##### DATA EXTRACTS #####

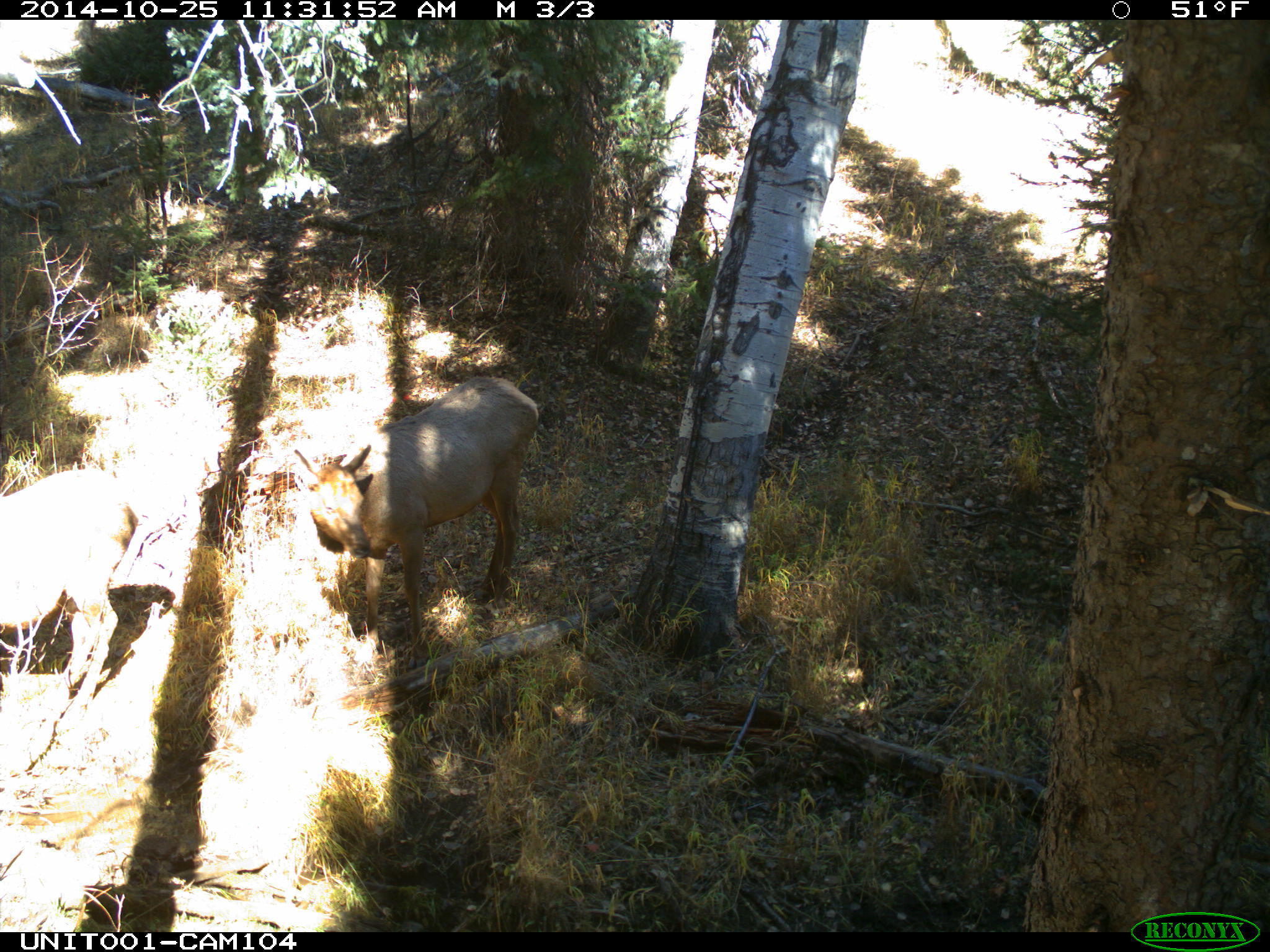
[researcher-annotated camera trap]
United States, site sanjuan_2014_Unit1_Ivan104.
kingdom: Animalia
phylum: Chordata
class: Mammalia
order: Artiodactyla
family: Cervidae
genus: Cervus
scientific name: Cervus elaphus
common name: red deer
Cervus elaphus (red deer).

#####

Could you reproduce every record above exactly, leaving out the pictures?

FINISHED EXERCISE:
[researcher-annotated camera trap]
United States, site sanjuan_2014_Unit1_Ivan104.
kingdom: Animalia
phylum: Chordata
class: Mammalia
order: Artiodactyla
family: Cervidae
genus: Cervus
scientific name: Cervus elaphus
common name: red deer
Cervus elaphus (red deer).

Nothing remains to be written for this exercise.